# Math Help - Could anyone please explain how to solve this absolute equations?

1. ## Could anyone please explain how to solve this absolute equations?

The problems ask to slove each inequality and express your answer using set notation or interval notation and then graph the solution set.

1. | x^2 + 3x | = | x^2- 2x |

2. | -4x | + | -5 | <= 1

3. 5 + | x - 1 | > 1/2

Thanks!

2. Originally Posted by khushi
The problems ask to slove each inequality and express your answer using set notation or interval notation and then graph the solution set.

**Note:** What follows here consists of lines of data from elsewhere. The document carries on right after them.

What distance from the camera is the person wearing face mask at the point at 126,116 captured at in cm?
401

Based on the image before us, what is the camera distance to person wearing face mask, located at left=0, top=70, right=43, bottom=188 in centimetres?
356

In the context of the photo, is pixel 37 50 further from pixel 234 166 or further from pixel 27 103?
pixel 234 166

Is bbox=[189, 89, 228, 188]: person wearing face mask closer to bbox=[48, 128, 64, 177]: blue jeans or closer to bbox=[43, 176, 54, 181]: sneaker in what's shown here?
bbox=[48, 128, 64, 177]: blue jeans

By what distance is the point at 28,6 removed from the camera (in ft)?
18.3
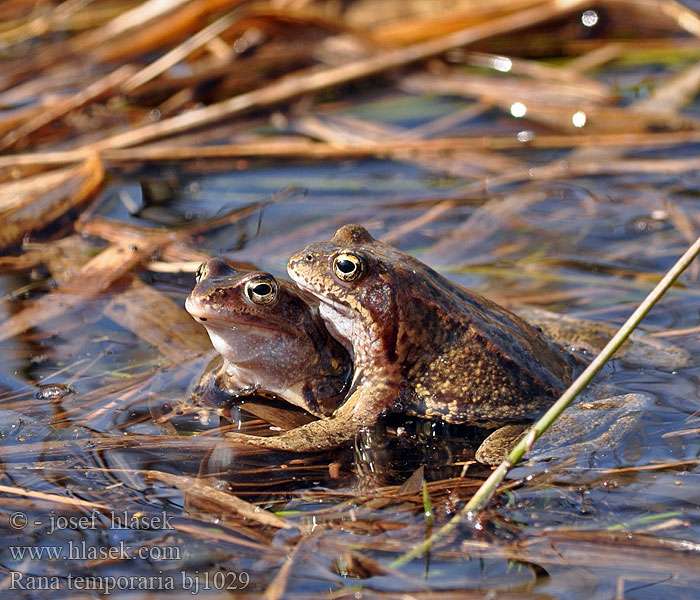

1. | x^2 + 3x | = | x^2- 2x |

Thanks!
Case-I $x^2 + 3x \ge 0$ and $x^2 - 2x \ge 0$, then

$x^2 + 3x = x^2 - 2x$

$\Rightarrow x = 0.$

Case-II $x^2 + 3x \ge 0$ and $x^2 - 2x < 0$, then

$x^2 + 3x = -(x^2 - 2x)$

$\Rightarrow 2x^2 +x = 0.$

$\Rightarrow x = 0, \;\; \frac{-1}{2}$

Case-III $x^2 + 3x < 0$ and $x^2 - 2x \ge 0$, then

$-(x^2 + 3x) = x^2 - 2x$

$\Rightarrow 2x^2 +x = 0.$

$\Rightarrow x = 0, \;\; \frac{-1}{2}$

Case-IV $x^2 + 3x < 0$ and $x^2 - 2x < 0$, then

$-(x^2 + 3x) = -(x^2 - 2x)$

$\Rightarrow x = 0.$

3. Originally Posted by khushi
The problems ask to slove each inequality and express your answer using set notation or interval notation and then graph the solution set.

2. | -4x | + | -5 | <= 1

Thanks!
Case-I $-4x \ge 0$

$-4x + 5 \le 1$

$-4x \le 1-5$

$-4x \le -4$

$x \ge 1$

Case-II -4x < 0

$-(-4x) + 5 \le 1$

$4x \le -4$

$x \le -1$

You try the third question yourself.